Incidence: The incidence of hypertrophy has greatly increased since the advent of antibiotic lozenges. This would suggest an alteration in the balance of normal flora permitting various fungi to flourish.
Treatment: Good oral hygiene should be established and any topical antibiotic agent should be discontinued. In persistent cases the topical application of 10 to 15 per cent salicylic acid may be helpful. A 3 per cent hydrogen peroxide mouthwash will remove discoloration, and the application of a 20 per cent aqueous solution of sodium caprylate may be used as a fungicide.

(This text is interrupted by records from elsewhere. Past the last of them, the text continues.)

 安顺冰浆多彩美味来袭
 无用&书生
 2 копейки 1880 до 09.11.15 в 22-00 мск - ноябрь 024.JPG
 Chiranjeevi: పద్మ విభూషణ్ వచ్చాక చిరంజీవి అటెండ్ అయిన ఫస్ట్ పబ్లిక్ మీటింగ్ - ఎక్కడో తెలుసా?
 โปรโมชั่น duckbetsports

Other Conditions: The fungiform papillae are sometimes truly enlarged in ariboflavinosis. The tongue may be slightly edematous and also show prominent fungiform papillae in thiamine deficiency, although this is not a constant or significant finding. The so-called strawberry tongue of scarlet fever is seen in only slightly more than half the cases. An early white tongue coat is noted with prominent fungiform papillae (white strawberry tongue). Three or four days later the coating disappears and a red beefy swollen tongue results (red strawberry tongue). Table 7 summarizes these papillary changes.

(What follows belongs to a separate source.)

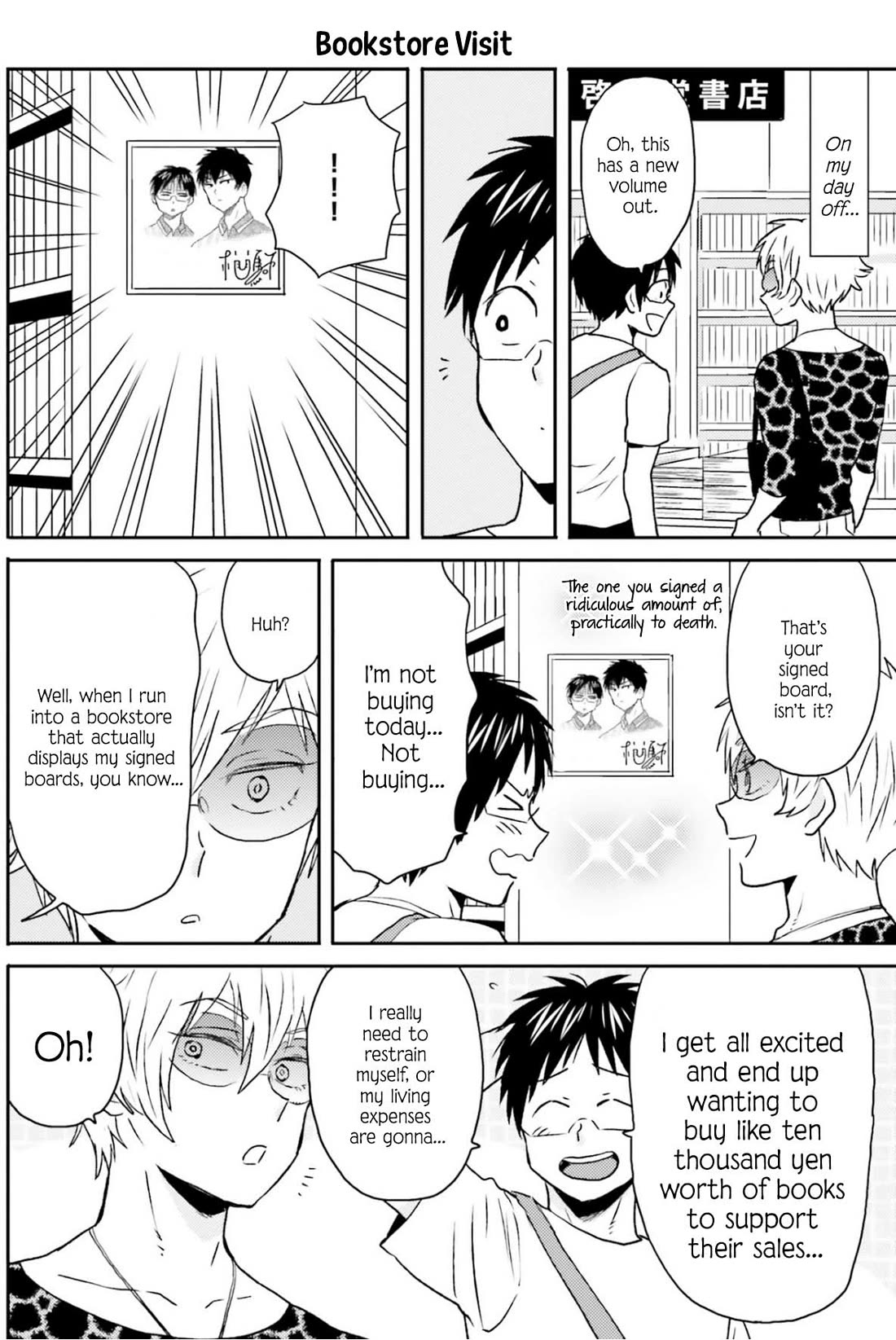Nietzsche-sensei - Konbini ni, Satori Sedai no Shinjin ga Maiorita Chapter 76 page 9 - Chapter 76: Form Is Void, Void Is Form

Table 7. Diseases Producing Fungiform Hypertrophy
Infectious Diseases
Scarlet fever Measles Chemical Disorders Black hairy tongue (filiform hypertrophy) Hormonal Disturbances Diabetes mellitus Nutritional Diseases Ariboflavinosis Pellagra Developmental Disturbances Fissured tongue |
Grooves–The median raphe is normally prominent. Usually there are also parallel furrows on both sides of the raphe. When the fissures are irregularly arranged, the term scrotal tongue is applied. Fissuring is generally held to be congenital and may be inherited as an irregular dominant characteristic. Sometimes congenital fissuring is associated with slight macroglossia, prominent fungiform papillae, and geographic tongue. It is of interest that there is a characteristic fissuring of the tongue in mongolism.
Scars–Tongue biting in grand mal epileptic seizures and in nonepileptic infantile convulsions is the most frequent cause of scarring, and preventive measures to guard against this accident should always be taken.

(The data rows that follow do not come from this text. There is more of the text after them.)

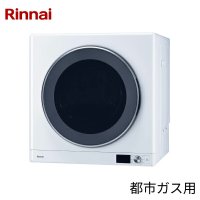 RDT-63(13A) リンナイ RINNAI ガス衣類乾燥機 乾太くん 乾燥容量6kg 下部操作パネル仕様 ガスホース(ガスコード)接続タイプ DELUXE TYPE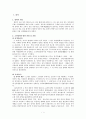 고려와 조선의 도자기 청자와 백자 및 분청사기 1페이지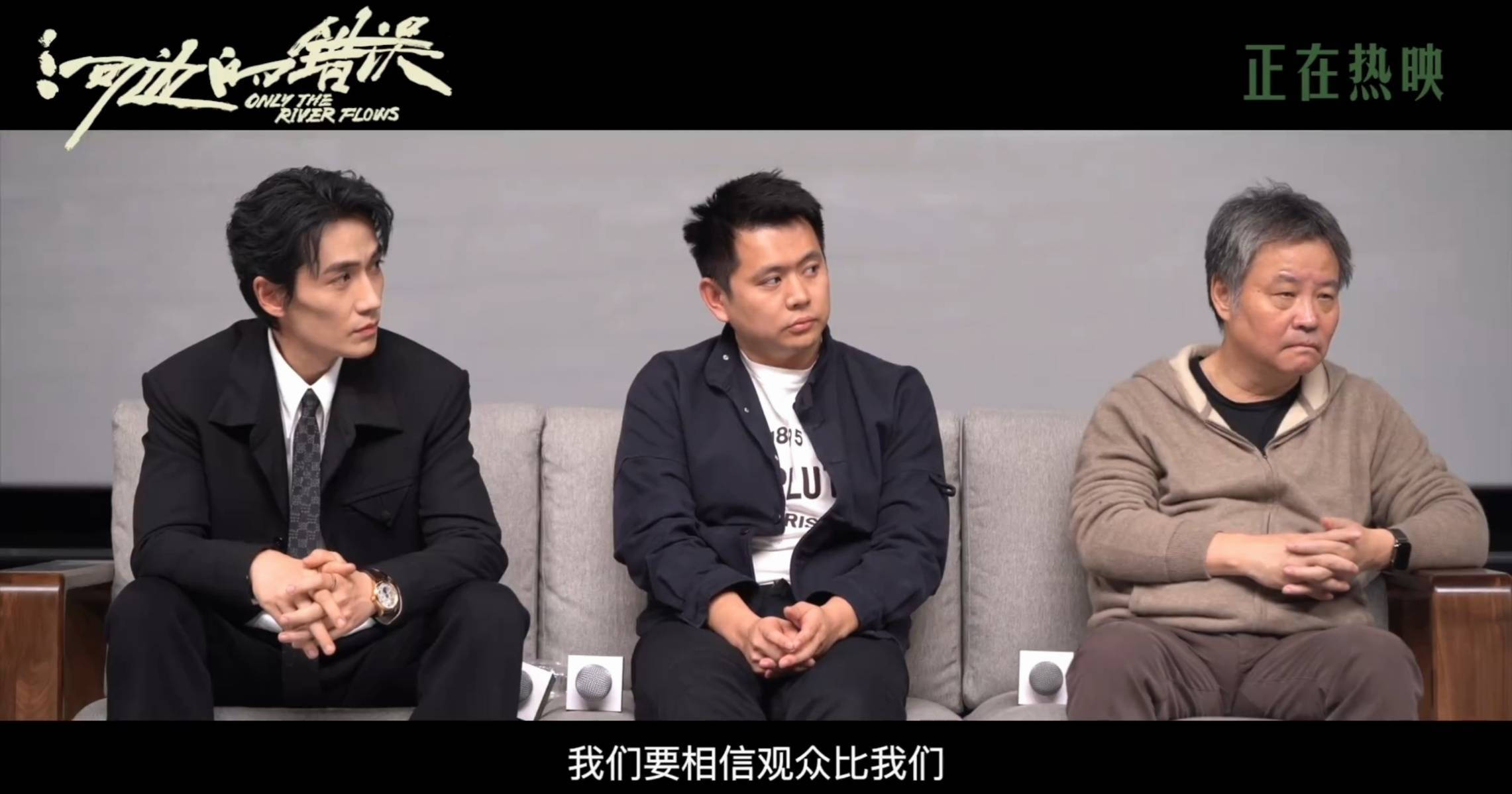 《河边的错误》曝“观众的声音”特辑 余华称“好的电影需要观众一起完成”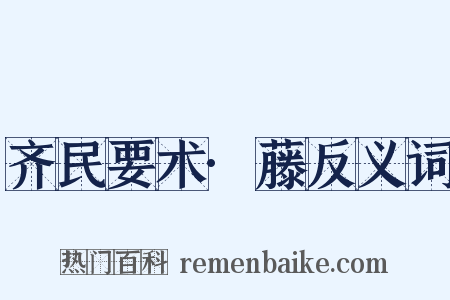 齐民要术·藤反义词是什么意思的图片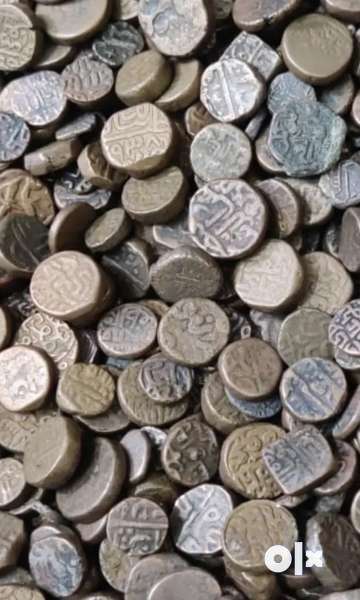 Old coin collection for sell 1740988575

Malformations–Ankyloglossia, fissuring, and median rhomboid glossitis constitute the most common malformations. Median rhomboid glossitis is relatively rare, the characteristics are specific, and its recognition is simple. Nevertheless, many of these cases have been erroneously diagnosed as a lingual neoplasm. It occurs as a slightly elevated red oval patch in the midline of the dorsum of the tongue and just anterior to the circumvallate papillae. It is devoid of filiform papillae, so that its surface is usually smooth and glistening, although it may present a nodular appearance. This condition is benign, congenital, and asymptomatic.
Summary
Pathology of the tongue becomes clinically apparent by way of symptoms and signs. The most important symptom is pain, although there may be alterations in taste, difficulty in speech or swallowing. Signs of lingual pathology are apparent by changes in tongue size, position, mobility, color, coatings, dermatologic lesions, papillary status, grooves, scars, and malformations. Since no one symptom or sign is pathognomonic, it is necessary to fit together the positive subjective and objective findings. These, in combination with an adequate history and physical examination, provide the only means of arriving at an etiologic diagnosis of pathosis in the tongue.
Editor’s note: Since the era in which this article was written, society’s understanding of and sensitivity toward physical and developmental disabilities has evolved. Some readers may be offended by references to “mongolism” and other out-of-date terminology. However, this article has been archived as a historical document, and so we have chosen to use Dr. Cheraskin’s exact words in the interest of authenticity. No disrespect toward any individuals or groups is intended.